__Text__
About setting initializer

I’m trying to write a GCN model follow the instruction provided by documentation here Graph Convolutional Network.

I chose mxnet as my backend, convert pytorch example code to gluon. But when I train the model, a warning said I have not set initializer

/data/anaconda3/envs/insis_template_3.6/lib/python3.6/site-packages/dgl/frame.py:204: UserWarning: Initializer is not set. Use zero initializer instead. To suppress this warning, use `set_initializer` to explicitly specify which initializer to use.
  dgl_warning('Initializer is not set. Use zero initializer instead.'

I don’t know what the initializer mean, my source code is:

import os
os.environ['DGLBACKEND'] = 'mxnet'

import dgl
import dgl.function as fn
import mxnet as mx
from mxnet.gluon import nn
from mxnet import nd
from dgl import DGLGraph
from mxnet import gluon

gcn_msg = fn.copy_src(src = 'h', out = 'm')
gcn_reduce = fn.sum(msg = 'm', out = 'h')

class NodeApplyModule(nn.Block):
    def __init__(self, out_feats, activation):
        super(NodeApplyModule, self).__init__()
        self.linear = nn.Dense(out_feats)
        self.activation = activation

    def forward(self, node):
        h = self.linear(node.data['h'])
        h = self.activation(h)
        return {'h' : h}

class GCN(nn.Block):
    def __init__(self, out_feats, activation):
        super(GCN, self).__init__()
        self.apply_mod = NodeApplyModule(out_feats, activation)

(Saved entries)
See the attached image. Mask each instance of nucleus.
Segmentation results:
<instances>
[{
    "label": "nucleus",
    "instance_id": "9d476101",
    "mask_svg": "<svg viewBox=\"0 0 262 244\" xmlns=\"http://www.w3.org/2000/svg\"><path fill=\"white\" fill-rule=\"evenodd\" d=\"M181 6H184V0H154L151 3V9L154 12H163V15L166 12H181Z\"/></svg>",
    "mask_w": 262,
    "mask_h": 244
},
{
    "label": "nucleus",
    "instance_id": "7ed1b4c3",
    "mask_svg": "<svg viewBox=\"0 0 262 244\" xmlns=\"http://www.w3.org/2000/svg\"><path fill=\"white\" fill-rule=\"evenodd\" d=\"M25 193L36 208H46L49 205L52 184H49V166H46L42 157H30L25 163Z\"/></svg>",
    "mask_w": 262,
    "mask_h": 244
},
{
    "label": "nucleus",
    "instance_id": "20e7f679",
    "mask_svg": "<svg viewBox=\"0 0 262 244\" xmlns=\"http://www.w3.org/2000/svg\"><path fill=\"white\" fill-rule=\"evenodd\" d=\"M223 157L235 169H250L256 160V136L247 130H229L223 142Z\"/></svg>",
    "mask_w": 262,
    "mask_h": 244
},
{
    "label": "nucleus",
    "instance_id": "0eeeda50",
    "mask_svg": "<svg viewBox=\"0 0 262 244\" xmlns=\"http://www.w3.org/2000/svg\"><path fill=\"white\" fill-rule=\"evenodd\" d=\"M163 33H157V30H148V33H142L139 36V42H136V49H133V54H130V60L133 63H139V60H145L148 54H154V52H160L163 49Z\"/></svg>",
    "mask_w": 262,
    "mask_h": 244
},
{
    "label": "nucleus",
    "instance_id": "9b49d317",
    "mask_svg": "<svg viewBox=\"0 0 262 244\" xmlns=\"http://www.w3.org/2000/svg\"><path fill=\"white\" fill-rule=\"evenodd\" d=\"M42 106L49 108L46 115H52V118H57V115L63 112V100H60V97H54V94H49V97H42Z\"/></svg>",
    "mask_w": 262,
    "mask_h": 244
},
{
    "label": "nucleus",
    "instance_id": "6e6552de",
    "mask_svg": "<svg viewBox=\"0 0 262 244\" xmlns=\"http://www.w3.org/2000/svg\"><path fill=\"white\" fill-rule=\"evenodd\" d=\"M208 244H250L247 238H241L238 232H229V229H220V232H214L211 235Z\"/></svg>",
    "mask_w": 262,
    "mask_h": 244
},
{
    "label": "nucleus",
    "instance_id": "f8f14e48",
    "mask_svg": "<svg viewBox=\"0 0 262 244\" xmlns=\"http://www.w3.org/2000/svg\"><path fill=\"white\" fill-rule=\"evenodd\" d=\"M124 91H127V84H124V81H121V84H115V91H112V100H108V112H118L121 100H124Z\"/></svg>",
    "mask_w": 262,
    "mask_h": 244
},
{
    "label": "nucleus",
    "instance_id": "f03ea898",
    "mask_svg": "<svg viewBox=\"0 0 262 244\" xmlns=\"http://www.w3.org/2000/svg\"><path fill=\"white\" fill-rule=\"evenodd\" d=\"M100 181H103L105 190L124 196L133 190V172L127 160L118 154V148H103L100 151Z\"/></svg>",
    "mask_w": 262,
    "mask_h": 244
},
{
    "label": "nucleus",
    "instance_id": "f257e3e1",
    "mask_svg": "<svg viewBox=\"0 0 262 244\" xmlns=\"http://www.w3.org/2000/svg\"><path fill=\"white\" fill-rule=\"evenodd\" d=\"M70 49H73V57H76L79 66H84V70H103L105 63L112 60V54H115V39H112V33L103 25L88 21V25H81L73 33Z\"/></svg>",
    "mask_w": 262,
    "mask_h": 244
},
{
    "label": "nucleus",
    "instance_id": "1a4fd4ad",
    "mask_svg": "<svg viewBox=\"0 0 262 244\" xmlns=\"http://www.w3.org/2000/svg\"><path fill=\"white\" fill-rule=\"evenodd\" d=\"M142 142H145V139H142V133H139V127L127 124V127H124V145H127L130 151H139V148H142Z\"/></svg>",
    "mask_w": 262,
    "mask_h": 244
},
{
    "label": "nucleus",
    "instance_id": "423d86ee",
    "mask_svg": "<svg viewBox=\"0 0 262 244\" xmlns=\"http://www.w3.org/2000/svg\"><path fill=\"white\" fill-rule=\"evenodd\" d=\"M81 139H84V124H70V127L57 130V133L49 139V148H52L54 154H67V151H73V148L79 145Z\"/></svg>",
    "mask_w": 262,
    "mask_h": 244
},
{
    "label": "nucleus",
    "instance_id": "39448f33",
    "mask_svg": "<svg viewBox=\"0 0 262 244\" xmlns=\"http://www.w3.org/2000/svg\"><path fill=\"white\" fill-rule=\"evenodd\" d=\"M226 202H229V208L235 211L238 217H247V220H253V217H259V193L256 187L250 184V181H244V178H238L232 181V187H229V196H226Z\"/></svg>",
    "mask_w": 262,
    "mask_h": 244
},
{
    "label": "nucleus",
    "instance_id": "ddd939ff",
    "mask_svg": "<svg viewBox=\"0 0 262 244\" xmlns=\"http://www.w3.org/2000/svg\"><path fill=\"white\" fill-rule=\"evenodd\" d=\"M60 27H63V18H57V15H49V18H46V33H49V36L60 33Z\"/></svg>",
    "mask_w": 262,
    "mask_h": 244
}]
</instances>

__What needs to be done__
From the post about setting an initializer, explain why the warning appears during training and what the warning says to do about it.

__Task result__
The warning appears because no initializer has been set, so DGL uses a zero initializer instead. It says to call `set_initializer` and explicitly specify which initializer to use, which suppresses the warning.